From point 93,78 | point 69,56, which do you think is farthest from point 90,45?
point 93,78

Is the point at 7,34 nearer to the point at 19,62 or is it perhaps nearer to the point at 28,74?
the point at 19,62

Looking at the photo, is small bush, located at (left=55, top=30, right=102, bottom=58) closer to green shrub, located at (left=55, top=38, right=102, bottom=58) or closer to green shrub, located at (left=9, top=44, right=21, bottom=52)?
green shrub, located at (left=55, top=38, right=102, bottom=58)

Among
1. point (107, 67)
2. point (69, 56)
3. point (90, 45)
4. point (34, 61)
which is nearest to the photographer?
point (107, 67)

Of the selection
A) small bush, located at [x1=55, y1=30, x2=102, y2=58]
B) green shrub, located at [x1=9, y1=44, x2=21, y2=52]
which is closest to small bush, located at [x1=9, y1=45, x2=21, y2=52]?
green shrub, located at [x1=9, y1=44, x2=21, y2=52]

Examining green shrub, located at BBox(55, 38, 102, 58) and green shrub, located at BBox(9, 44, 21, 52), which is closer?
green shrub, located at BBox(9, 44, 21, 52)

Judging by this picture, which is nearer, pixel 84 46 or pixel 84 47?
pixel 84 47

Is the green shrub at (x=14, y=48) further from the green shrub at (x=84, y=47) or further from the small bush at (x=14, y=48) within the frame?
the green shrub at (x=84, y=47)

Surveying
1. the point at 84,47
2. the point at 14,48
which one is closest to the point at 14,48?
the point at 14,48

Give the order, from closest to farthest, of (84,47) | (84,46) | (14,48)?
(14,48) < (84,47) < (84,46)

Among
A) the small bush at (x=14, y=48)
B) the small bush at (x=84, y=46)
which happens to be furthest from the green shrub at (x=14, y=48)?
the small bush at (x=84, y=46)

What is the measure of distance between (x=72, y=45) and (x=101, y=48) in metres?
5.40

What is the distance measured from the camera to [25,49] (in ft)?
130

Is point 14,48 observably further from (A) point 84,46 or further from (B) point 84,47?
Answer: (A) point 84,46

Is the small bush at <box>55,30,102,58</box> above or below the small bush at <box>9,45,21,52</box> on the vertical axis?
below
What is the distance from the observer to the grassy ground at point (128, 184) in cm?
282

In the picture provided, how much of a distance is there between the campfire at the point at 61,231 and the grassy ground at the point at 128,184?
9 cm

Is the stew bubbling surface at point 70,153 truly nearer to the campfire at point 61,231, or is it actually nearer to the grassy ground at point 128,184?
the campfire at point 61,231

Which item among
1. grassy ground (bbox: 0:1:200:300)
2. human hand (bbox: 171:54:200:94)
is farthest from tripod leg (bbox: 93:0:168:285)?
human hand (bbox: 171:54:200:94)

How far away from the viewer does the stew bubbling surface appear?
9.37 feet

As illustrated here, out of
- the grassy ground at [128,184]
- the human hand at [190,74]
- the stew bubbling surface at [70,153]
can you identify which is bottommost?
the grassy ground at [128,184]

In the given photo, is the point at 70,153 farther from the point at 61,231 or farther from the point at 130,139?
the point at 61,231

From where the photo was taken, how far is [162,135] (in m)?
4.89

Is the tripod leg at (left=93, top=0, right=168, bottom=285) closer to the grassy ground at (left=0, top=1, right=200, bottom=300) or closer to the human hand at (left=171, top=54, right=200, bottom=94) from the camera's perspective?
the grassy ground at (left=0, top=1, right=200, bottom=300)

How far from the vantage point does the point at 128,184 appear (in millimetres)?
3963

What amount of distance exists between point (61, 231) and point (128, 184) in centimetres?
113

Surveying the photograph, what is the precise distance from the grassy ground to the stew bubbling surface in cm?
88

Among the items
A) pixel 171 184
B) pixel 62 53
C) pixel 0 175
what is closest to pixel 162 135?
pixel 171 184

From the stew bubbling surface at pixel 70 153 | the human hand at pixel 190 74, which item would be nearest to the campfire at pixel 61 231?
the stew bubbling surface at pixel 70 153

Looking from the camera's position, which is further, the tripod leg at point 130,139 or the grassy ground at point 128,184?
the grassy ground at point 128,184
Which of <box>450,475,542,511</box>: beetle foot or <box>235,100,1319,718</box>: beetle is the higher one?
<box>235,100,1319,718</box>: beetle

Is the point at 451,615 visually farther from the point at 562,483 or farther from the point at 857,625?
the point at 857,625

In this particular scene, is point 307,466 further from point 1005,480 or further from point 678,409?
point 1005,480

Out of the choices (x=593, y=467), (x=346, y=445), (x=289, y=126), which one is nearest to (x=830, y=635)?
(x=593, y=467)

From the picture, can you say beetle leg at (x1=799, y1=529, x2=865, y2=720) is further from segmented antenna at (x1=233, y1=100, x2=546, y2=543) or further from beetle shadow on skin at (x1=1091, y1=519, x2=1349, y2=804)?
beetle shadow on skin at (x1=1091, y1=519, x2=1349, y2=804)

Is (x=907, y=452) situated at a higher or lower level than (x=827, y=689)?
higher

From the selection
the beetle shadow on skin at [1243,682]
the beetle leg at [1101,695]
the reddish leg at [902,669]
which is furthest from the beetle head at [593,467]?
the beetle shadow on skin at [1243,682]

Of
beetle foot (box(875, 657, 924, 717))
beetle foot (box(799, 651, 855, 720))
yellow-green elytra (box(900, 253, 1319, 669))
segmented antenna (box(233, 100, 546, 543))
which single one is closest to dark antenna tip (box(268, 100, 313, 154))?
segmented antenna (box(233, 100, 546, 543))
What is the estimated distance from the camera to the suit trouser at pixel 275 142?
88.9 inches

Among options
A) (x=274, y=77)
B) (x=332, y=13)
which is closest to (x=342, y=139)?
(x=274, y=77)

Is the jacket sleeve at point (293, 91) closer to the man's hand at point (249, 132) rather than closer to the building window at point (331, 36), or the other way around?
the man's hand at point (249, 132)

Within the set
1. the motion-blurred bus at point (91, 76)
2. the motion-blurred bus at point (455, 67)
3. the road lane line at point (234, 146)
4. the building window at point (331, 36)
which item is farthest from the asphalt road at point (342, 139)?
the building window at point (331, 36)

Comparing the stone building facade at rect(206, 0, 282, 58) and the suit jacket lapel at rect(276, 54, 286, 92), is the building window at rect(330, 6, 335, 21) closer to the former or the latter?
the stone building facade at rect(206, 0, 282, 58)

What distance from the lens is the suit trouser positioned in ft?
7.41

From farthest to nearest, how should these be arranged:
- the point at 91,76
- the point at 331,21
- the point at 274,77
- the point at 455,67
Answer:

···

__TASK PROMPT__.
Please convert everything from the line containing "Within the set" down to the final line of the rows above into a Markdown table with the columns n and Line, numbering each line and leaving out blank lines.

__SOLUTION FOR THIS TASK__.
| n | Line |
|---|---|
| 1 | Within the set |
| 2 | 1. the motion-blurred bus at point (91, 76) |
| 3 | 2. the motion-blurred bus at point (455, 67) |
| 4 | 3. the road lane line at point (234, 146) |
| 5 | 4. the building window at point (331, 36) |
| 6 | which item is farthest from the asphalt road at point (342, 139)? |
| 7 | the building window at point (331, 36) |
| 8 | Comparing the stone building facade at rect(206, 0, 282, 58) and the suit jacket lapel at rect(276, 54, 286, 92), is the building window at rect(330, 6, 335, 21) closer to the former or the latter? |
| 9 | the stone building facade at rect(206, 0, 282, 58) |
| 10 | What distance from the lens is the suit trouser positioned in ft? |
| 11 | 7.41 |
| 12 | From farthest to nearest, how should these be arranged: |
| 13 | - the point at 91,76 |
| 14 | - the point at 331,21 |
| 15 | - the point at 274,77 |
| 16 | - the point at 455,67 |
| 17 | Answer: |